Sleep is an essential function that allows your body and mind to recharge, leaving you refreshed and alert when you wake up. It also helps the body remain healthy and stave off diseases. Without enough sleep, the brain cannot function properly. This can impair your ability to concentrate, think clearly, and process memories.
Most of us need around 8 hours of good-quality sleep a night to function properly – but some need more and some less. What matters is that you find out how much you need and then try to achieve it.
As a general rule, if you wake up tired and spend the day longing for a chance to have a nap, it’s likely that you’re not sleeping enough.
So what if I don’t get a good nights sleep?

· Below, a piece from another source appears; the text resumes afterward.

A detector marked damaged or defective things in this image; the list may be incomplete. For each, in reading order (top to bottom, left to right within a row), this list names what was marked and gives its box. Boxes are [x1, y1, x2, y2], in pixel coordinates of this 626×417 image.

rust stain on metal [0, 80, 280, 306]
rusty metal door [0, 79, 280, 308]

Many of us have experienced the fatigue, short temper and lack of focus that often follow a poor night’s sleep. An occasional night without sleeping makes you feel tired and irritable the next day, but it won’t harm your health.
After several sleepless nights, the mental effects become more serious. Your brain will fog, making it difficult to concentrate and make decisions. Your risk of injury and accidents at home, work and on the road also increases.
Here are 5 ways in which sleeping can boost your health:
- Sleeping is good for your immune system! If you seem to catch every cold and flu that’s going around, your bedtime could be to blame. Prolonged lack of sleep can disrupt your immune system, so you’re less able to fend off bugs. Getting at least 8 hours of sleep can improve your immune function and help fight the common cold.
Sleeping is good for your mental health! Given that a single sleepless night can make you irritable and moody the following day, it’s not surprising that chronic sleep deprivation may lead to long-term mood disorders like clinical depression and anxiety disorders. When people with anxiety or depression were surveyed to calculate their sleeping habits, it turned out that most of them slept for less than 6 hours a night.
- Sleeping keeps you slim! Sleeping less may mean you put on weight! Studies have shown that people who sleep less than 7 hours a day tend to gain more weight and have a higher risk of becoming obese than those who get 7 hours. This is thought to be because sleep-deprived people have reduced levels of leptin (the chemical that makes you feel full) and increased levels of ghrelin (the hunger-stimulating hormone).
- Sleeping is good for your heart! Long-standing sleep deprivation seems to be associated with increased heart rate, an increase in blood pressure and higher levels of certain chemicals linked with inflammation. Sleeping less than 7–8 hours per night is linked to an increased risk of heart disease and stroke.
- Sleeping can have an effect on inflammation! In fact, sleep loss is known to activate undesirable markers of inflammation and cell damage. Poor sleep has been strongly linked to long-term inflammation of the digestive tract, in disorders such as inflammatory bowel disease.